TEXT –
-*-

# The Bluebirds are Back!



## firebroad (Apr 6, 2012)

Was home sick, took these out kitchen window.  Had these guys last year, too.


----------



## Eatonpcat (Apr 6, 2012)

What kinda bird is that??


----------



## firebroad (Apr 6, 2012)

Eatonpcat said:


> What kinda bird is that??


Eastern Bluebird


----------



## Eatonpcat (Apr 6, 2012)

firebroad said:


> Eastern Bluebird


 Thanks, that's a pretty bird...Haven't seen one in Ohio!!
Will do a little research.


----------



## firebroad (Apr 6, 2012)

To be perfectly honest, I have lived in Maryland all my life (60 years), and only saw my first one a few years ago when I moved to the "country".


----------



## GAMMA RAY (Apr 6, 2012)

Oh I love those birds. I used to buy mealworms to put out for them.
I have a cool bird feeding "pole system" from The Wild Bird store. It is a custom "build your own" setup. You can really add anything you want to it. I have many hooks on mine and I even had a heated bird bath for the winter.
However, it was knocked over by a bear the other day so I think I have to stop feeding now dammit.


----------



## firebroad (Apr 6, 2012)

GAMMA RAY said:


> Oh I love those birds. I used to buy mealworms to put out for them.
> I have a cool bird feeding "pole system" from The Wild Bird store. It is a custom "build your own" setup. You can really add anything you want to it. I have many hooks on mine and I even had a heated bird bath for the winter.
> However, it was knocked over by a bear the other day so I think I have to stop feeding now dammit.


 
Dumb question, do the mealworms come dead or alive?  The bloody squirrels eat everything else, or the deer get it.  Don't have bears, thank goodness!!


----------



## Eatonpcat (Apr 6, 2012)

-*-

WHAT TO PRODUCE –
Answer from the bluebird thread:
1. What species does firebroad name in reply to the question about the bird?
2. In which state has firebroad lived for 60 years?
3. What knocked over GAMMA RAY's bird feeding pole system?

DATASET EXCERPT –
-*-

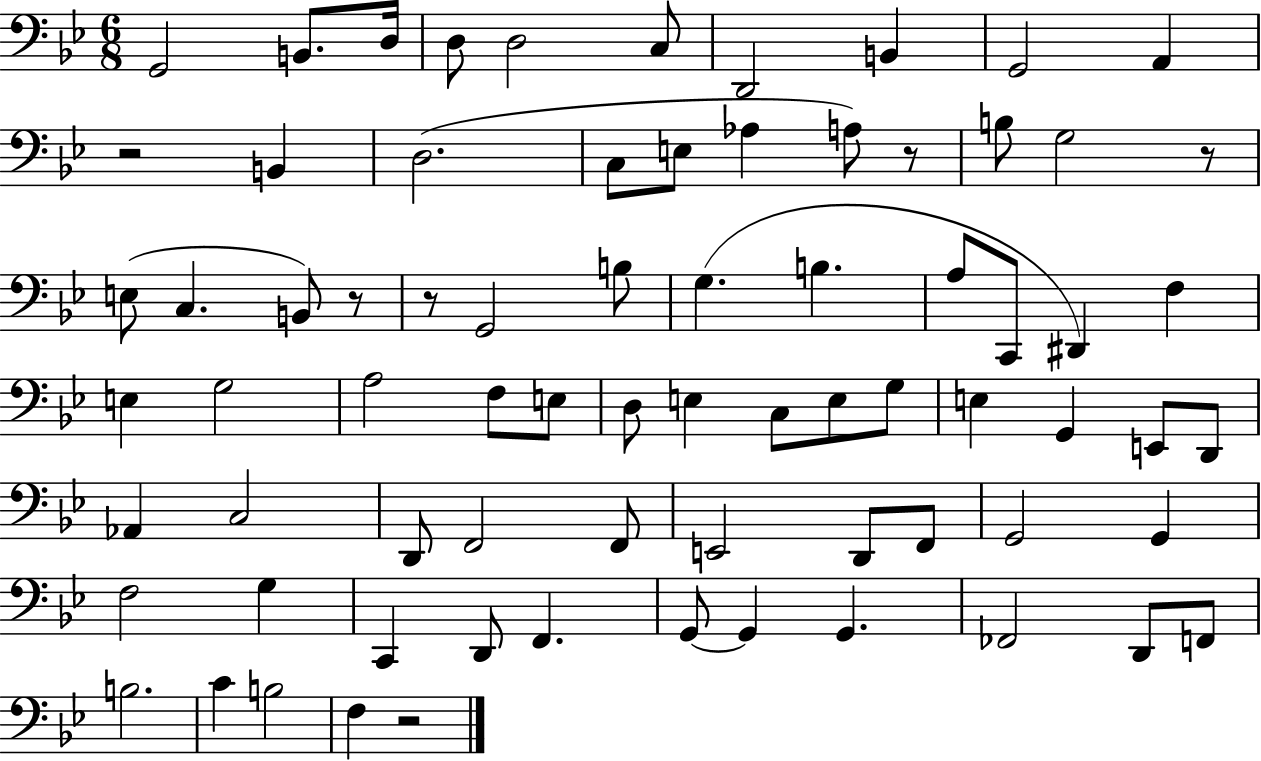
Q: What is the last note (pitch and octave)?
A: F3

-*-

IN RESPONSE –
1. Eastern Bluebird
2. Maryland
3. A bear